TheĀ Stock Market Investing Dartboard was a feature of the Wall Street Journal newspaper.

For 14 years (1988 – 2002), the WSJ ran a series of highly publicized contest between a group of professional investors, and an “Investment Dartboard”.

Four journalists chose stocks by throwing darts at stock tables, and over a six month period, compared their investment gains to those of four stocks chosen by pros.

Over the years, this “Investment Dartboard” competition became a popular feature of the newspaper, and was very widely publicized.

The competition began as a fun way to test the “efficient market theory” as espoused by Princeton professor Burton Malkiel. In his 1973 book “A Random Walk Down Wall Street”, he stated: ” Taken to its logical extreme … a blindfolded money throwing darts at a newspaper’s financial pages could select a portfolio that would do just as well as one carefully selected by experts”.

Darters will note that no actual dartboard was ever used, just lists of stocks posted on a wall. The journalists who threw the darts were not blindfolded, but the results were presumed to be random. Each group chose and tracked a portfolio of four stocks for six months, and the results were compared to each other and to the Dow Jones Industrial Average.

Over the years, the pros always beat the dart board. In 1999, WJ readers were allowed to participate by emailing in stock choices.

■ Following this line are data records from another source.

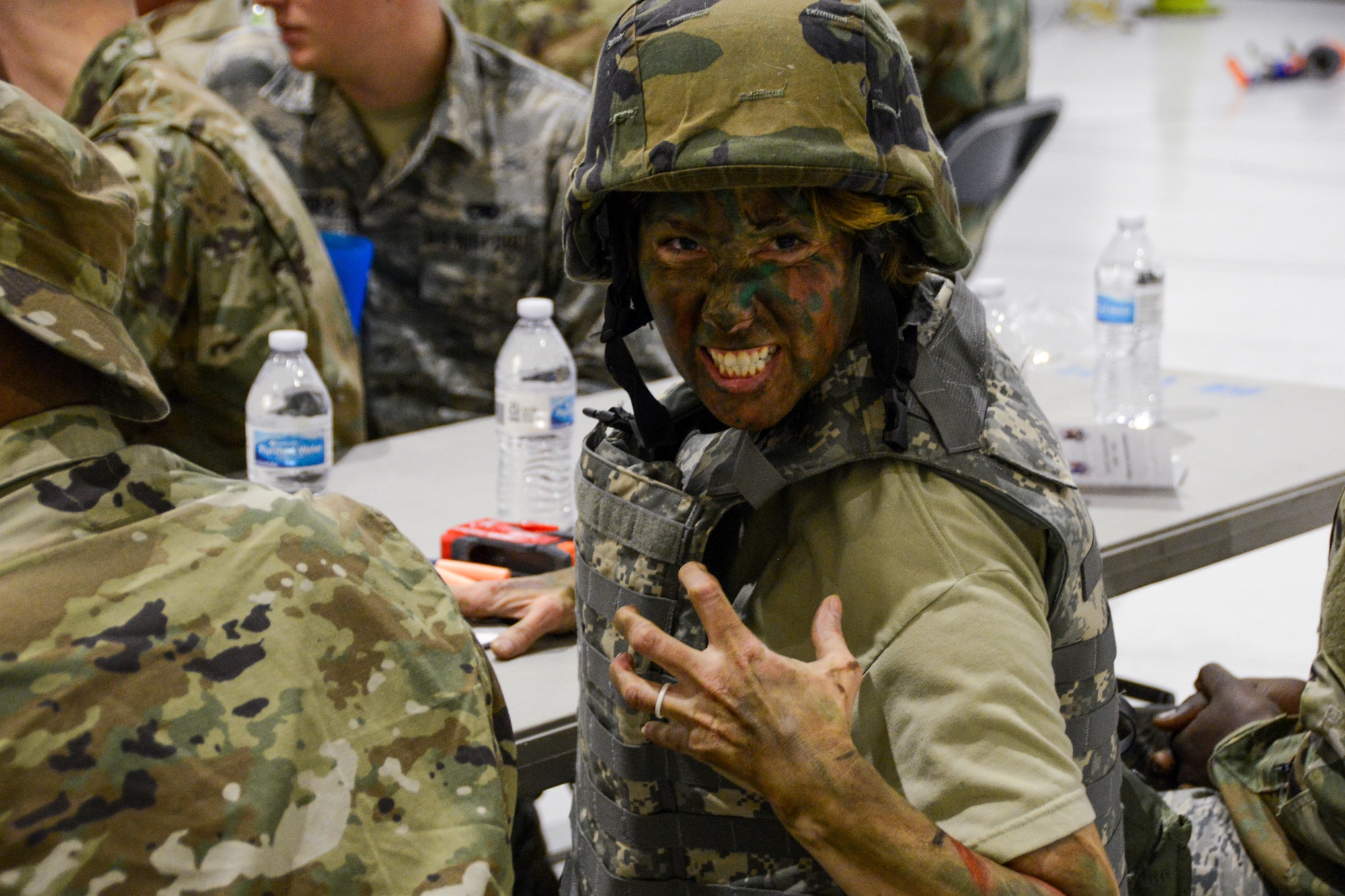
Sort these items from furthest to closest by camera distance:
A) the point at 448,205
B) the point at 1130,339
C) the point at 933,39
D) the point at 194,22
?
1. the point at 194,22
2. the point at 933,39
3. the point at 448,205
4. the point at 1130,339

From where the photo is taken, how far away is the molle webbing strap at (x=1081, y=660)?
1.40m

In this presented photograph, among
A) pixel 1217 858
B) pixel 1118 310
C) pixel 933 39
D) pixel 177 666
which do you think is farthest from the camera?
pixel 933 39

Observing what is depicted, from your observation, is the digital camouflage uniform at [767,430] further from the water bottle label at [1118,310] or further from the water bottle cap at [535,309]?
the water bottle label at [1118,310]

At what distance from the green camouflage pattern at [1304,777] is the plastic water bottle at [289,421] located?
4.67 feet

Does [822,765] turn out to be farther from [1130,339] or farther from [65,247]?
[1130,339]

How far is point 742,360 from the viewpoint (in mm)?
1390

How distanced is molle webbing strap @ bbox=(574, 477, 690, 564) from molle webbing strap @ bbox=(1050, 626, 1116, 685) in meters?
0.37

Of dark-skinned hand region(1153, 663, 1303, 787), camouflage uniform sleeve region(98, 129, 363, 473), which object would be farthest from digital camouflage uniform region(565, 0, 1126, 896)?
camouflage uniform sleeve region(98, 129, 363, 473)

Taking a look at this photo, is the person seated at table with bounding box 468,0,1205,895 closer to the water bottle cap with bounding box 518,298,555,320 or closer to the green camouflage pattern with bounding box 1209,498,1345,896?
the green camouflage pattern with bounding box 1209,498,1345,896

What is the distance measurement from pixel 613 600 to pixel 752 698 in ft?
1.01

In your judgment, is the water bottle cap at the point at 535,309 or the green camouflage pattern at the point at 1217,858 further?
the water bottle cap at the point at 535,309

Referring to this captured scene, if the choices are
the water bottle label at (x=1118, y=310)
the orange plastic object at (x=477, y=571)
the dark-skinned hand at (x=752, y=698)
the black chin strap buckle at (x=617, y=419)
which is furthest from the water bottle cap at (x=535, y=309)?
the dark-skinned hand at (x=752, y=698)

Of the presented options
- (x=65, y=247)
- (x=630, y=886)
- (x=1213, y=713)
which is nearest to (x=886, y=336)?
(x=630, y=886)

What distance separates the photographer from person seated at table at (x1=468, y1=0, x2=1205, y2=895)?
3.92ft
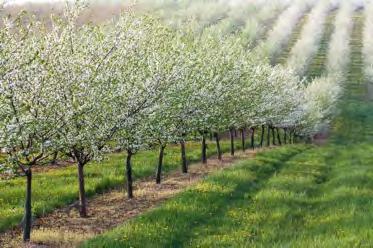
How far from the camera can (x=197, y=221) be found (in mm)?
18672

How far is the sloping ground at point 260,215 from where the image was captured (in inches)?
612

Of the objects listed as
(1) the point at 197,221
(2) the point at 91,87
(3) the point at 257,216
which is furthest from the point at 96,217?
(3) the point at 257,216

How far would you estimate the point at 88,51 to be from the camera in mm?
20188

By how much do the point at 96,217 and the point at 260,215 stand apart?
714cm

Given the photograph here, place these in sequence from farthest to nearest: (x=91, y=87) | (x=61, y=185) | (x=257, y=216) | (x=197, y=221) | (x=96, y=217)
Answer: (x=61, y=185)
(x=96, y=217)
(x=91, y=87)
(x=257, y=216)
(x=197, y=221)

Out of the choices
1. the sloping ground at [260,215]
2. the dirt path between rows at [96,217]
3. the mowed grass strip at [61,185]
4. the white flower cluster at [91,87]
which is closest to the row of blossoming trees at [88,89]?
the white flower cluster at [91,87]

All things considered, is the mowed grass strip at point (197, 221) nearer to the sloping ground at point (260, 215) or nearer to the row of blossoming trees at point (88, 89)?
the sloping ground at point (260, 215)

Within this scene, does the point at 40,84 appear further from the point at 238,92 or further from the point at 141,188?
the point at 238,92

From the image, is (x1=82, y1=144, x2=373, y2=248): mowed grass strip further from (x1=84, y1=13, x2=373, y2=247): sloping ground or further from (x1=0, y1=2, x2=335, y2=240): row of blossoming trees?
(x1=0, y1=2, x2=335, y2=240): row of blossoming trees

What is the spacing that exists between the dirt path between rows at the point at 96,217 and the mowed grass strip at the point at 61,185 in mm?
681

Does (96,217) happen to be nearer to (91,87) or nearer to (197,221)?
(197,221)

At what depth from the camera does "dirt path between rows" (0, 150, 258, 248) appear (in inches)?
692

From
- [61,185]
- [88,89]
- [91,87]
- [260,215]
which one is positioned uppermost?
[91,87]

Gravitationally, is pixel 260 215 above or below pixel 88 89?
below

Except for the final year, the WJ readers’ choices fared worse than the other groups, having average losses of around 4%.

The contests’ results, after 142 contests:

 

Darts……………………………………… + 3.5% gain

Dow Jones Industrial Average…….. + 5.6% gain

Professional Investors……………….. +10.2% gain

 

The Investment Dartboard contest was retired in 2002, as the WJ said that it had run its course as a feature.

One might guess that part of the reason for its demise was that, like any one-sided contest, it had simply become boring.. the Darts never won.